■ **The problem**
Copy every entry below word for word, leaving out the pictures.

>> begin Exercise inputs

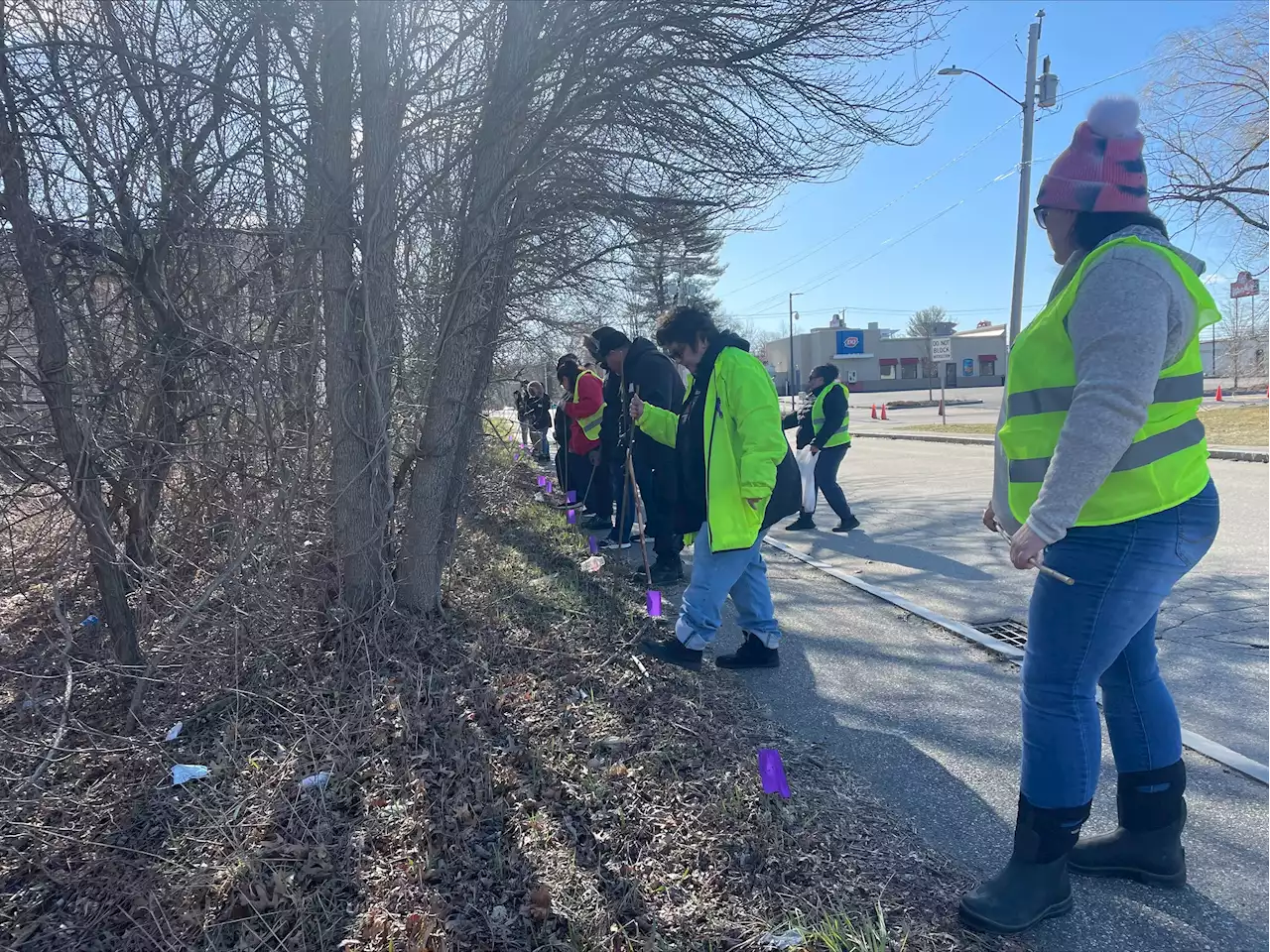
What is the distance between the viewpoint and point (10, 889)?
2.41m

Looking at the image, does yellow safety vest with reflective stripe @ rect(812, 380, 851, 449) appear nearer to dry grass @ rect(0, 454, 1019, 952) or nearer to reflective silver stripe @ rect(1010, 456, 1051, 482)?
dry grass @ rect(0, 454, 1019, 952)

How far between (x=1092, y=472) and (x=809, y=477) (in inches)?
241

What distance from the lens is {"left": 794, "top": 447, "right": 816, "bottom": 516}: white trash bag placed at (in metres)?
7.90

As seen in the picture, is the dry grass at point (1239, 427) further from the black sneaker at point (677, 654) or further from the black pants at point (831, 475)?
the black sneaker at point (677, 654)

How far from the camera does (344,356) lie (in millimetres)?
3885

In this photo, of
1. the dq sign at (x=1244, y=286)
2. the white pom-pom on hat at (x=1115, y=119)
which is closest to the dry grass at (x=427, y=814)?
the white pom-pom on hat at (x=1115, y=119)

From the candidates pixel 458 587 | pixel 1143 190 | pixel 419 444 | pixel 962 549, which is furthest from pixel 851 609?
pixel 1143 190

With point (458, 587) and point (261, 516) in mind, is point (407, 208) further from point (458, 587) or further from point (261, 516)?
point (458, 587)

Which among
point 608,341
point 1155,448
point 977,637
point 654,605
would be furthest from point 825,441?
point 1155,448

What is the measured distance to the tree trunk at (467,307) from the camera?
161 inches

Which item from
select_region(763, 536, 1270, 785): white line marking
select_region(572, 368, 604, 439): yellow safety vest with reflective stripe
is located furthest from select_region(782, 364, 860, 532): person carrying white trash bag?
select_region(572, 368, 604, 439): yellow safety vest with reflective stripe

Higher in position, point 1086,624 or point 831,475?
point 1086,624

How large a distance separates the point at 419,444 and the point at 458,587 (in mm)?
1256

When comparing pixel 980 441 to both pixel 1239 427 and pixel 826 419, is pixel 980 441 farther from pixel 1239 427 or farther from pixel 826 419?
pixel 826 419
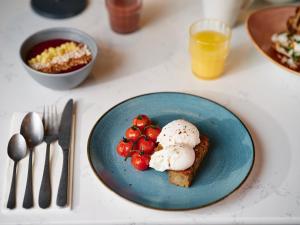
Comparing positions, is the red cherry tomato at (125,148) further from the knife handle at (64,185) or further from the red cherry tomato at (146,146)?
the knife handle at (64,185)

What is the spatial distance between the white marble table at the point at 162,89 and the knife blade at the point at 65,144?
3cm

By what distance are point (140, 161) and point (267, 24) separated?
32.2 inches

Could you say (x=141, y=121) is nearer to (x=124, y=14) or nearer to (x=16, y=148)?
(x=16, y=148)

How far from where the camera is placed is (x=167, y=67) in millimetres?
1552

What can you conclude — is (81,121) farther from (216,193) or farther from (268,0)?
(268,0)

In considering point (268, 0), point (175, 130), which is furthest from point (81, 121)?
point (268, 0)

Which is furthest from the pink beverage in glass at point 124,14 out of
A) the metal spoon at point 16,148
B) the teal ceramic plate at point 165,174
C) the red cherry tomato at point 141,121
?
the metal spoon at point 16,148

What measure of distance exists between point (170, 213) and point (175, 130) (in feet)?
0.74

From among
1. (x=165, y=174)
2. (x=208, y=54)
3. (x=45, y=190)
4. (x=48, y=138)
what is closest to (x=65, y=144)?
(x=48, y=138)

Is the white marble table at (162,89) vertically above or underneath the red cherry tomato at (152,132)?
underneath

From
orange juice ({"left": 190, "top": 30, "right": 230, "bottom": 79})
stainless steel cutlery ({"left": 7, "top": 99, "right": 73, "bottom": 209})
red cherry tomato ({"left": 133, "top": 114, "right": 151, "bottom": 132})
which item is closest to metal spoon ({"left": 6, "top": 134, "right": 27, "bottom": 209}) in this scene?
stainless steel cutlery ({"left": 7, "top": 99, "right": 73, "bottom": 209})

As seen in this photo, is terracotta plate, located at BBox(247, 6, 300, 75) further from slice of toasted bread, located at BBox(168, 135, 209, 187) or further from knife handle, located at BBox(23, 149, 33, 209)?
knife handle, located at BBox(23, 149, 33, 209)

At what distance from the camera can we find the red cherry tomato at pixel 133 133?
1219 mm

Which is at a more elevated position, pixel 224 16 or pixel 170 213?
pixel 224 16
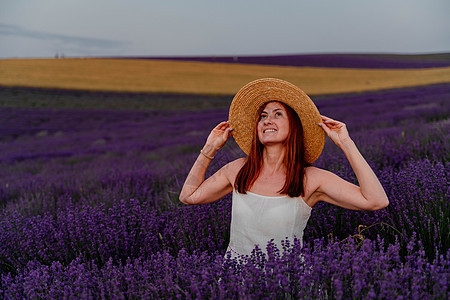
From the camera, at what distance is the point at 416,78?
882 inches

>> end Exercise inputs

■ **Expected answer**
What is the distance between the viewpoint and point (10, 889)?
2.41m

Looking at the image, does yellow safety vest with reflective stripe @ rect(812, 380, 851, 449) appear nearer to dry grass @ rect(0, 454, 1019, 952) or nearer to reflective silver stripe @ rect(1010, 456, 1051, 482)?
dry grass @ rect(0, 454, 1019, 952)

How far between (x=1092, y=472) and (x=809, y=477) (in inches)?
241

What distance from the lens is {"left": 794, "top": 447, "right": 816, "bottom": 516}: white trash bag placed at (in metres)?
7.90

As seen in the picture, is the dry grass at point (1239, 427) further from the black sneaker at point (677, 654) or further from the black pants at point (831, 475)?
the black sneaker at point (677, 654)

How far from the camera does (344,356) lie (in millimetres)?
3885

In this photo, of
1. the dq sign at (x=1244, y=286)
2. the white pom-pom on hat at (x=1115, y=119)
which is closest to the dry grass at (x=427, y=814)?
the white pom-pom on hat at (x=1115, y=119)

From the candidates pixel 458 587 | pixel 1143 190 | pixel 419 444 | pixel 962 549, which is furthest from pixel 851 609?
pixel 1143 190

With point (458, 587) and point (261, 516) in mind, is point (407, 208) further from point (458, 587) or further from point (261, 516)?
point (458, 587)

Which among
point 608,341
point 1155,448
point 977,637
point 654,605
would be furthest from point 825,441?
point 1155,448

What is the measured distance to the tree trunk at (467,307) from the camera?
161 inches

Which item from
select_region(763, 536, 1270, 785): white line marking
select_region(572, 368, 604, 439): yellow safety vest with reflective stripe
is located furthest from select_region(782, 364, 860, 532): person carrying white trash bag?
select_region(572, 368, 604, 439): yellow safety vest with reflective stripe

Higher in position, point 1086,624 or point 831,475?
point 1086,624

How large a distance separates the point at 419,444 and the point at 458,587 (in mm)?
1256

When comparing pixel 980 441 to both pixel 1239 427 and pixel 826 419, is pixel 980 441 farther from pixel 1239 427 or farther from pixel 826 419?
pixel 826 419
Comparing positions, is the red cherry tomato at (125,148) further from the knife handle at (64,185) or further from the red cherry tomato at (146,146)?
the knife handle at (64,185)

What is the spatial distance between the white marble table at the point at 162,89 and the knife blade at the point at 65,144?
3cm

By what distance are point (140, 161) and point (267, 24) separated?
32.2 inches

Could you say (x=141, y=121) is nearer to (x=124, y=14) or nearer to (x=16, y=148)?
(x=16, y=148)

How far from where the camera is placed is (x=167, y=67) in millimetres?
1552

What can you conclude — is (81,121) farther from (216,193) or farther from (268,0)?
(268,0)

In considering point (268, 0), point (175, 130), which is furthest from point (81, 121)?
point (268, 0)

Which is furthest from the pink beverage in glass at point 124,14 out of
A) the metal spoon at point 16,148
B) the teal ceramic plate at point 165,174
C) the red cherry tomato at point 141,121
?
the metal spoon at point 16,148

What measure of distance exists between point (170, 213) and point (175, 130) (in feet)?
0.74

From among
1. (x=165, y=174)
2. (x=208, y=54)
3. (x=45, y=190)
4. (x=48, y=138)
what is closest to (x=65, y=144)?
(x=48, y=138)

Is the white marble table at (162,89) vertically above or underneath the red cherry tomato at (152,132)?
underneath

From
orange juice ({"left": 190, "top": 30, "right": 230, "bottom": 79})
stainless steel cutlery ({"left": 7, "top": 99, "right": 73, "bottom": 209})
red cherry tomato ({"left": 133, "top": 114, "right": 151, "bottom": 132})
which item is closest to metal spoon ({"left": 6, "top": 134, "right": 27, "bottom": 209}) in this scene?
stainless steel cutlery ({"left": 7, "top": 99, "right": 73, "bottom": 209})

As seen in this photo, is terracotta plate, located at BBox(247, 6, 300, 75) further from slice of toasted bread, located at BBox(168, 135, 209, 187) or further from knife handle, located at BBox(23, 149, 33, 209)?
knife handle, located at BBox(23, 149, 33, 209)

At what distance from the camera can we find the red cherry tomato at pixel 133 133?
1219 mm

Which is at a more elevated position, pixel 224 16 or pixel 170 213?
pixel 224 16
From the camera, at what distance is the point at 416,78?
882 inches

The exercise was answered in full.